• **Task item**
Continue the description of the NSF Science and Technology Center on emergent behavior of integrated cellular systems, picking up right after its final sentence.

• **Extract**
· · ·

The NSF Science and Technology Centers (STCs): Integrative Partnerships program supports innovative, potentially transformative, complex research and education projects that require large-scale, long-term funding. Research at the STCs is conducted through partnerships among academic institutions, national laboratories, industrial organizations, and other public/private entities.
The STC on Emergent Behavior of Integrated Cellular Systems (EBICS) will develop the science and technology needed to engineer clusters of living cells (also called biological machines) that have desired functionalities and can perform prescribed tasks. These machines will consist of sensing, information processing, actuation, protein expression, and transport elements that can be effectively combined to create functional units. It is envisioned that these biological machines will perform tasks such as processing systems that detect toxins in the environment and neutralize them; smart plants that sense and respond to the need for water and nutrients, surrogate organs that are used in place of animals to test new drugs; and biological factories that sequester CO2 in a continuous flow process.
Intellectual merit of the proposed STC lies in the realization of the field of engineered biological systems that seeks to understand how cell systems interact to produce coordinated, emergent behavior under the control of local micro-environmental cues consisting of biochemical factors and physical stimuli. Recently, much attention has focused on research into the creation of single-cell machines or factories. While such uni-cellular machines hold enormous promise, the potential impact of multi-cellular systems that incorporate populations of specialized cells assembled into a single integrated unit is far greater. New insights and understanding into cell-cell and cell-matrix interactions are critical to attaining this goal, and this will require new technological platforms to bridge molecular scale interactions with macroscale behavior of complex biological systems. The proposed research direction is truly transformative and revolutionary at the interface of science and engineering.

· · ·

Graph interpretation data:
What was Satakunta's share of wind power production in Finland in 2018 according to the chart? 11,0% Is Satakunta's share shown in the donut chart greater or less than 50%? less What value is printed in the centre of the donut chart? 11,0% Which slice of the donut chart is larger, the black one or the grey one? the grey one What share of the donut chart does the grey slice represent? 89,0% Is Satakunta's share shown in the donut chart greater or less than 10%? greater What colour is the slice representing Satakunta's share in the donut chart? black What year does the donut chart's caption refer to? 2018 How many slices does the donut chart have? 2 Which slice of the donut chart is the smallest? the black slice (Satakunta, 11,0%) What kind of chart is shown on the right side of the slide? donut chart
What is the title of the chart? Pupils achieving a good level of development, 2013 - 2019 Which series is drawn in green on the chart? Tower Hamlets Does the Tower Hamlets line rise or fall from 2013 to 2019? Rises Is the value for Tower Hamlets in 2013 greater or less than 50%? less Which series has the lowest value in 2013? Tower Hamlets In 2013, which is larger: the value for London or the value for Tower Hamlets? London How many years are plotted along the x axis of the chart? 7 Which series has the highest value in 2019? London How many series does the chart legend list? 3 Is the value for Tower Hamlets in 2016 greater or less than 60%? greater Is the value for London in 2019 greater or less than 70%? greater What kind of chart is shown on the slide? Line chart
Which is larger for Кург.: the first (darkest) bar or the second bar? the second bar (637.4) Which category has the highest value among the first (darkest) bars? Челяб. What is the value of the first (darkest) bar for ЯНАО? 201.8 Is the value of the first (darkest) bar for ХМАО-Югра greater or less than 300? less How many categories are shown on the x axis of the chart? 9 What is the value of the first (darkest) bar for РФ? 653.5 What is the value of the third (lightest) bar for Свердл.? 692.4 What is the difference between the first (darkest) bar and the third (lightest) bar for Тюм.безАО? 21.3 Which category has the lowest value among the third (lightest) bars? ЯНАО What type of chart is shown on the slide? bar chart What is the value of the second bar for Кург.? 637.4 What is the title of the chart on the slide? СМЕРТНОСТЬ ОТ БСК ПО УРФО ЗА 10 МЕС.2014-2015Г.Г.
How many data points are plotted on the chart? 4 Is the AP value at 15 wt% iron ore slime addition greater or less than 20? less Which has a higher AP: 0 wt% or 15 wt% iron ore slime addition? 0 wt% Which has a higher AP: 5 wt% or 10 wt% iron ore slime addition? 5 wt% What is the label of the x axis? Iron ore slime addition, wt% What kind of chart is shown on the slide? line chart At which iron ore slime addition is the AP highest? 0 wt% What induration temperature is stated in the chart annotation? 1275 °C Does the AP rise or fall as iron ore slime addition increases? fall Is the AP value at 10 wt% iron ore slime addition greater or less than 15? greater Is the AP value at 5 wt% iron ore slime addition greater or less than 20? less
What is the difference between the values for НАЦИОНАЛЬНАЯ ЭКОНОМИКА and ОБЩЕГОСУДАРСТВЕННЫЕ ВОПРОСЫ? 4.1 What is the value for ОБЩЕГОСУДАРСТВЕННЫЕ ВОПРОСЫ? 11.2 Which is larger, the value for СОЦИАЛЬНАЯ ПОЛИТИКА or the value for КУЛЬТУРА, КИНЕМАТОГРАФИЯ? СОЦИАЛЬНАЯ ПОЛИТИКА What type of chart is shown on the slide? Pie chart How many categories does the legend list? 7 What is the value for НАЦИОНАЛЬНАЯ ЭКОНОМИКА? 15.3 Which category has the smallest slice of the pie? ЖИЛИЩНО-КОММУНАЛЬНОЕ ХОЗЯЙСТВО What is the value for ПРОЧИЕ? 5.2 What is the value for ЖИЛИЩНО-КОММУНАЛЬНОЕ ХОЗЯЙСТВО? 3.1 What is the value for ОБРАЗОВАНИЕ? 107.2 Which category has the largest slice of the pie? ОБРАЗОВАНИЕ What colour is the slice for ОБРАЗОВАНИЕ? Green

· · ·

• **Answer section**
Broader impacts of EBICS include the potential to significantly enhance the understanding of emergent biological behaviors under integrated biochemical and physical cues at the cellular, cell network, and cell population levels; and an outreach and knowledge transfer program that will attract more young students into science, technology, engineering, and mathematics (STEM), and particularly into the interdisciplinary field between biology and engineering. The center, through its alliance with minority serving institutions and active collaborative research plans with those institutions will improve the participation of underrepresented minorities in STEM. The EBICS education plan includes a two-track, integrated graduate program that effectively merges the essential sciences and technologies needed, a graduate teaching consortium to offer a selection of courses synchronously in all partnering institutions via the internet, and international experiences by internships. Graduate courses developed by EBICS will be recorded and made widely and freely accessible through OpenCourseWare. The novel and revolutionary nature of the research will attract the best and the brightest students into this program and strengthen the future US workforce?s competitiveness in a global economy. Applications based on the Center?s potential discoveries will have direct impact on critical national needs such as energy, the environment, security, and healthcare. The vision of the proposed STC is clearly aligned with the national research and education strategic priorities.